Johns Hopkins University’s Gregory D. Hager presents “Computational Modeling and Enhancement of Human Skill” as part of the IRIM Robotics Seminar Series. The seminar will be held in the Marcus Nanotechnology Building from 12-1 p.m. and is open to the public.
With the rapidly growing popularity of the Intuitive Surgical da Vinci system, robotic minimally invasive surgery (RMIS) has crossed the threshold from the laboratory to the real world. There are now hundreds of thousands of human-guided robotic surgeries performed every year, and the number is growing rapidly. This is a unique example of the growing paradigm of human-machine collaborative systems—namely systems of machines and computers collaborating with people to perform tasks that neither can perform as effectively alone.
While designed to be an amplifier of human ability, collaborative systems like the da Vinci pose a number of new challenges. In particular, the learning curve is steep and involves mastery of a new and rapidly evolving set of skills and techniques.
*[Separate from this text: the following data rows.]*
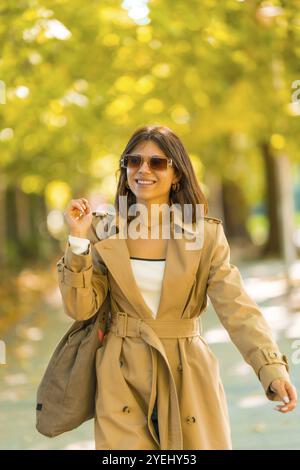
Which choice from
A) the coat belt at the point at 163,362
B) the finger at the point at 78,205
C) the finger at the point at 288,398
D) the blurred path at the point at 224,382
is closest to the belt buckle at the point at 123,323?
the coat belt at the point at 163,362

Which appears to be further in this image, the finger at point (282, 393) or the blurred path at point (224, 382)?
the blurred path at point (224, 382)

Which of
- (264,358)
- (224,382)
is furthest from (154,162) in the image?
(224,382)

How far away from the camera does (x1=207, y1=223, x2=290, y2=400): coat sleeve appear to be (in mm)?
3699

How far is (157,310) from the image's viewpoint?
13.0 ft

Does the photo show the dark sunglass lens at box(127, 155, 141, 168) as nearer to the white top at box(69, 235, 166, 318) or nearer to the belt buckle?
Answer: the white top at box(69, 235, 166, 318)

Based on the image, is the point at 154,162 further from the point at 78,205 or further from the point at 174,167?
the point at 78,205

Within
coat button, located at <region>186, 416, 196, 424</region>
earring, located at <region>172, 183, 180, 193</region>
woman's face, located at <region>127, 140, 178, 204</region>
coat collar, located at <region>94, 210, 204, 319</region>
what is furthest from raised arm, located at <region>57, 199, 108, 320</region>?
coat button, located at <region>186, 416, 196, 424</region>

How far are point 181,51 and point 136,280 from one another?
1019 centimetres

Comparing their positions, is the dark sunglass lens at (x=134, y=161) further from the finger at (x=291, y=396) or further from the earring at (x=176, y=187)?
the finger at (x=291, y=396)

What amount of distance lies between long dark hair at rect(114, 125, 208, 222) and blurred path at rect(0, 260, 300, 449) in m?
2.98

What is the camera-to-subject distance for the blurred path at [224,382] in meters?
6.98

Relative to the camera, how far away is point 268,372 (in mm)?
3672

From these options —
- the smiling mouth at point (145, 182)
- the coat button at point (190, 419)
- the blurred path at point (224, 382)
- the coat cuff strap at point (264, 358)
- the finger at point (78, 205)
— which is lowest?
the blurred path at point (224, 382)
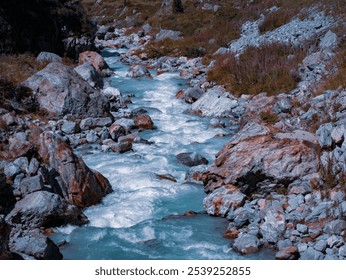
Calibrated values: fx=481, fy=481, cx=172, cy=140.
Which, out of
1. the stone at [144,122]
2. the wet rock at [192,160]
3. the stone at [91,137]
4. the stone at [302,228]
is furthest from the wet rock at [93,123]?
the stone at [302,228]

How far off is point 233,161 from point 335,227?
10.6ft

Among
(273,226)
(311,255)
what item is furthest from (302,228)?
(311,255)

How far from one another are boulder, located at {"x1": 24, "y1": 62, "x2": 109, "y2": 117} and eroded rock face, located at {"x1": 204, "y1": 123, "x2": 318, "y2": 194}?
21.5ft

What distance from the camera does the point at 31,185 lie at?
9.11 metres

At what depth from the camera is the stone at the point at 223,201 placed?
364 inches

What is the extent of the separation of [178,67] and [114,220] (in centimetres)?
1679

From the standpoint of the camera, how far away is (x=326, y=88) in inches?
531

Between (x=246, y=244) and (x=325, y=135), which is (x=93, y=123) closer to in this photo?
(x=325, y=135)

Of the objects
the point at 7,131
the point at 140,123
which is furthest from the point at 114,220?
the point at 140,123

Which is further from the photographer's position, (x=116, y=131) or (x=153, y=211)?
(x=116, y=131)

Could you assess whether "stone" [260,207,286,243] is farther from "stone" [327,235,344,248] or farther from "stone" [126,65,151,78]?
"stone" [126,65,151,78]

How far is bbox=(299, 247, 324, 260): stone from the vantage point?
7.05 metres

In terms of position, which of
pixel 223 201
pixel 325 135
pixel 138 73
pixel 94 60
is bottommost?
pixel 223 201

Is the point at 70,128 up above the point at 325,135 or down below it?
below
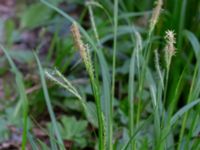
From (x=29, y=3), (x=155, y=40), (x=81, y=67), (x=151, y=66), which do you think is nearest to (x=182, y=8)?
(x=155, y=40)

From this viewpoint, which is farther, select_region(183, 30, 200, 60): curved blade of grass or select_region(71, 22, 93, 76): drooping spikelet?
select_region(183, 30, 200, 60): curved blade of grass

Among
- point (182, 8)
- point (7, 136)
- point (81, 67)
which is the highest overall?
point (182, 8)

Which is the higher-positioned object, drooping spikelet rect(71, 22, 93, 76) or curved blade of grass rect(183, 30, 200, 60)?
drooping spikelet rect(71, 22, 93, 76)

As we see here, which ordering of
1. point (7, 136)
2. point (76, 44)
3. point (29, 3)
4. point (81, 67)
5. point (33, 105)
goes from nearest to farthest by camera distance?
point (76, 44) < point (7, 136) < point (33, 105) < point (81, 67) < point (29, 3)

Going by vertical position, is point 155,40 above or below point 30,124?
above

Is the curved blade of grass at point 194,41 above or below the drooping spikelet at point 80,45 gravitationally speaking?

Yet, at the same time, the availability of easily acquired data also creates new opportunities to create new engineering paradigms for modeling, evaluating, and improving human skill.
In this talk, I will describe our work toward developing effective human-machine collaborative teams. I will spend most of the talk discussing approaches to modeling complex manipulation tasks within in the context of surgery. By creating models for the “Language of Surgery,” I will show that we are able to evaluate the style and efficiency of surgical motion. These models also lead naturally to methods for supporting, or even automating, component actions in surgery as well as in other domains. At the end of the talk, I will briefly touch on our recent work, building on these ideas, to develop collaborative systems for manufacturing.
This talk includes joint work with Sanjeev Khudanpur and Rene Vidal.
Gregory D. Hager is a professor and chair of Computer Science at Johns Hopkins University and the deputy director of the NSF Engineering Research Center for Computer Integrated Surgical Systems and Technology. His research interests include collaborative robotics, time-series analysis of image data, image-guided robotics, and medical applications of image analysis and robotics. He is also chair of the Computing Community Consortium and is currently a member of the governing board of the International Federation of Robotics Research. He is a fellow of the IEEE for his contributions to vision-based robotics.